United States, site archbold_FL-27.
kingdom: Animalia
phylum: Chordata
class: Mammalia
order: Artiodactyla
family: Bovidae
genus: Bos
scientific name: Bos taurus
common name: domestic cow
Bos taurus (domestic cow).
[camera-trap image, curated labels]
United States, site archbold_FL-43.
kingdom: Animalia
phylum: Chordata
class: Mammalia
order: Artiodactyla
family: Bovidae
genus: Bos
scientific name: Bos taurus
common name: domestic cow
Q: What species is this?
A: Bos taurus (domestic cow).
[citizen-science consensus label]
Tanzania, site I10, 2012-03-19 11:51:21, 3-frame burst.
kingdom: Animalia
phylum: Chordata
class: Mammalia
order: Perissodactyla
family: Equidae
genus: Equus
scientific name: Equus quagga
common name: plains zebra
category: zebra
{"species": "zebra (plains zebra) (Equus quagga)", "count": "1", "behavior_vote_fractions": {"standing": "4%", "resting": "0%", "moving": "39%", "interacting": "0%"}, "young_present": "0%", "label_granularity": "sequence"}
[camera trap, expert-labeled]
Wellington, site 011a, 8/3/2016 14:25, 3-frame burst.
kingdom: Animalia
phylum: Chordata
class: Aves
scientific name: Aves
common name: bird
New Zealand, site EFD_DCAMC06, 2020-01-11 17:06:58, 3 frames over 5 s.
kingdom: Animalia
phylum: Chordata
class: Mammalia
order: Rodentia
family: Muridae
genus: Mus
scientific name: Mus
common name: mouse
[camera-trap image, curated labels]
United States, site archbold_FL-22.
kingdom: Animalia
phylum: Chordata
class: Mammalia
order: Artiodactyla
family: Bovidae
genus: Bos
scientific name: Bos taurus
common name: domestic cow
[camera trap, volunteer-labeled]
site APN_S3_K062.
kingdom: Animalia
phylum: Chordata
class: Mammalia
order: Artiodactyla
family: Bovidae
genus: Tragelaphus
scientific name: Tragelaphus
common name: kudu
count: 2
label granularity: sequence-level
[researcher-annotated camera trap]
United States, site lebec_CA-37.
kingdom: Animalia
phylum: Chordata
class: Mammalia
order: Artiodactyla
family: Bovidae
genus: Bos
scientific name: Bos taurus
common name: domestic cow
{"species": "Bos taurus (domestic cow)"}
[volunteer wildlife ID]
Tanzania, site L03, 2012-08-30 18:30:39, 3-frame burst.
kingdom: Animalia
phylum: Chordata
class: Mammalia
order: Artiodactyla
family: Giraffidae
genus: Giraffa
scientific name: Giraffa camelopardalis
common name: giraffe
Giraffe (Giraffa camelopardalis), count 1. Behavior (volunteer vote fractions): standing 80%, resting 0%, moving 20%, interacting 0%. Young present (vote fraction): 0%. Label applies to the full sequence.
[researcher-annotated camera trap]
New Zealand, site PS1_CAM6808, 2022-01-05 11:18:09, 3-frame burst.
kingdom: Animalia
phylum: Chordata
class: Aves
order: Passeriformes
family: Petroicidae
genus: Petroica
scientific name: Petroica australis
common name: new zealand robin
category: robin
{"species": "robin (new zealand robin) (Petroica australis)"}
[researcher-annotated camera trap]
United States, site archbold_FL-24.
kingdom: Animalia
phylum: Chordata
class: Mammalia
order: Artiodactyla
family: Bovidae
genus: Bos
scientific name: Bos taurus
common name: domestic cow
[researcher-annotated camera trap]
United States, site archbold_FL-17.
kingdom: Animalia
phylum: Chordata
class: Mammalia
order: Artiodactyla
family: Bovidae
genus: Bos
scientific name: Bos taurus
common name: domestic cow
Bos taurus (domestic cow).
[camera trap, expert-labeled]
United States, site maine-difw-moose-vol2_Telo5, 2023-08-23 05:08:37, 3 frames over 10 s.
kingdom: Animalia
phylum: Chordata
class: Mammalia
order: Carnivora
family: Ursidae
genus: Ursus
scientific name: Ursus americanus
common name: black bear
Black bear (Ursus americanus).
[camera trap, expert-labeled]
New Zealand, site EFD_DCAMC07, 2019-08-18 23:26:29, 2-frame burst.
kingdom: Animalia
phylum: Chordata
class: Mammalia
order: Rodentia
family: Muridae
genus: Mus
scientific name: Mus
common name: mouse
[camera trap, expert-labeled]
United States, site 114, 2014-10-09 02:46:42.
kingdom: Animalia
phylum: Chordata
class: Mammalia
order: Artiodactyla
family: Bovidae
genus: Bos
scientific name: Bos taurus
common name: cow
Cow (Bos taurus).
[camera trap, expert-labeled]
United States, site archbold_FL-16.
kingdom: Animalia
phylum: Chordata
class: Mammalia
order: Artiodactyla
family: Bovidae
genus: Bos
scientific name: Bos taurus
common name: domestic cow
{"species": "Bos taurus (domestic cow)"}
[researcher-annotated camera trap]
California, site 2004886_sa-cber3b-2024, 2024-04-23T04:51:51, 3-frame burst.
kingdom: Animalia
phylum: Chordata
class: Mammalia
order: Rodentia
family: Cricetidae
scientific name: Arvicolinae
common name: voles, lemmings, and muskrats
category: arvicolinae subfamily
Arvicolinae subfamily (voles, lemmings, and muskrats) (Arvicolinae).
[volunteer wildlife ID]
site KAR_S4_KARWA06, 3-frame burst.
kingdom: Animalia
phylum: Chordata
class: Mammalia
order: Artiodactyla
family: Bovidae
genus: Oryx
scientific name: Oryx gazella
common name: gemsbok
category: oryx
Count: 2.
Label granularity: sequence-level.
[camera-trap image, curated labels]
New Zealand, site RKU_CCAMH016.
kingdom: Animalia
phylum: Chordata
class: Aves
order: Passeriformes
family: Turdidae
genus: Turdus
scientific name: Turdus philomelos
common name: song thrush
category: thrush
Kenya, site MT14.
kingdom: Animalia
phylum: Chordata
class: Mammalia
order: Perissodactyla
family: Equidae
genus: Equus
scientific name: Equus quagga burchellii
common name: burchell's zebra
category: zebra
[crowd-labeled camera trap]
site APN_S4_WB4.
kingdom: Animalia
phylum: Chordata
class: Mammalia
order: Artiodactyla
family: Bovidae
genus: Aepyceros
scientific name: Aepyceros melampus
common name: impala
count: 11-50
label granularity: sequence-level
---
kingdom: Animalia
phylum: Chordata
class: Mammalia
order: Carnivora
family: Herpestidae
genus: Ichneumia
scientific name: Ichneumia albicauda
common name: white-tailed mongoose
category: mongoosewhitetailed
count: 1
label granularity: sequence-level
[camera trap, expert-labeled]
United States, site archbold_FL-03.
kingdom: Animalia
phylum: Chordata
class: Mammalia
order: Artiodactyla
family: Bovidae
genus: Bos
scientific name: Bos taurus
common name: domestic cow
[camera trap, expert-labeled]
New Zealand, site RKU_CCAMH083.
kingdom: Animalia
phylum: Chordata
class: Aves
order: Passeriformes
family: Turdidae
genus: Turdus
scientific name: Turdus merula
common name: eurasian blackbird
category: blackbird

# # # # #

◆ ASSIGNMENT ◆
From the records above, copy each line in which the string "Turdus" occurs.

◆ SOLUTION TO THIS EXERCISE ◆
genus: Turdus
scientific name: Turdus philomelos
genus: Turdus
scientific name: Turdus merula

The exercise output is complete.